** Problem **
Please quote the passage on the Pe’ Sla drilling lawsuit word for word, starting at "Last night, NDN" and ending at "least three years.".

Last night, NDN Collective, Black Hills Clean Water Alliance, and Earthworks filed a lawsuit against the U.S. Forest Service for their decision in February to grant a permit for exploratory drilling at Pe’ Sla, a sacred and protected Indigenous site.

The lawsuit is partly based on the Forest Service’s use of a “categorical exclusion” (CE) for this project. A CE, which allows a project to go forward without full environmental study, is only okay when a project can be completed within one year. A CE is not lawful for the proposed graphite project, because that project cannot be completed in less than one year. In fact, it is slated to last at least three years.
This proposed project would negatively impact Pe’ Sla’s religious and cultural uses and could contaminate water in the Rapid Creek watershed. The lawsuit asks the federal court to reverse the Forest Service’s approval for this project and to halt any further activity.

Stored data:
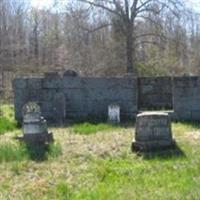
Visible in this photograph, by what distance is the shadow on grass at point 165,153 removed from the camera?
8.30 m

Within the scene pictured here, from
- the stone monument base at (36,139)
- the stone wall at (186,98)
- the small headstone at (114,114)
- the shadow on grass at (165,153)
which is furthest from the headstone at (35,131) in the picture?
the stone wall at (186,98)

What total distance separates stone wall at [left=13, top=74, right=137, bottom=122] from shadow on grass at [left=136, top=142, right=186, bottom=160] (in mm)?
4812

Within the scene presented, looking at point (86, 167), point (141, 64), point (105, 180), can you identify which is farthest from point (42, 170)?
point (141, 64)

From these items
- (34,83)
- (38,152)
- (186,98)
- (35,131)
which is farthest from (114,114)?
(38,152)

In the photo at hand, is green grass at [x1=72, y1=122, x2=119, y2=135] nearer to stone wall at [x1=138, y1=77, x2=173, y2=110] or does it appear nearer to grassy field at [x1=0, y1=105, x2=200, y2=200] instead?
grassy field at [x1=0, y1=105, x2=200, y2=200]

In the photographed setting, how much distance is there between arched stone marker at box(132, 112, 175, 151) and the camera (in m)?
8.93

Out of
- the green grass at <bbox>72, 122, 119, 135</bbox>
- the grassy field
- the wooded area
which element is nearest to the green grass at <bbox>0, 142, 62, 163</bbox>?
the grassy field

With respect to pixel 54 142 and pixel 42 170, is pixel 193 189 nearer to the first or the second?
pixel 42 170

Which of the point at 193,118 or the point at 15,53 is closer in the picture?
the point at 193,118

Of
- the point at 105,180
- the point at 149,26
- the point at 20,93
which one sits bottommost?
the point at 105,180

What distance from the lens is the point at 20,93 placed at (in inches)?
541

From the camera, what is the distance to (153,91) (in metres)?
14.0

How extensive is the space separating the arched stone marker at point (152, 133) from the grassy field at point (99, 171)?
24cm

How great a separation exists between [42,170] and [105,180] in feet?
3.53
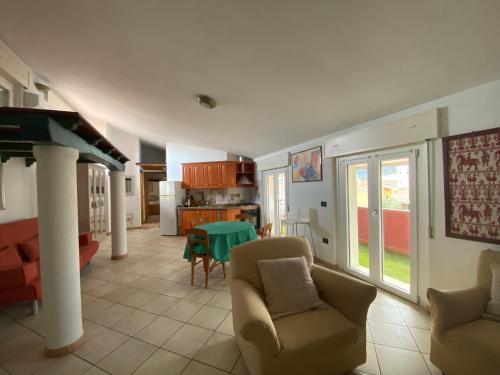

** Solution below **
Last night, NDN Collective, Black Hills Clean Water Alliance, and Earthworks filed a lawsuit against the U.S. Forest Service for their decision in February to grant a permit for exploratory drilling at Pe’ Sla, a sacred and protected Indigenous site.

The lawsuit is partly based on the Forest Service’s use of a “categorical exclusion” (CE) for this project. A CE, which allows a project to go forward without full environmental study, is only okay when a project can be completed within one year. A CE is not lawful for the proposed graphite project, because that project cannot be completed in less than one year. In fact, it is slated to last at least three years.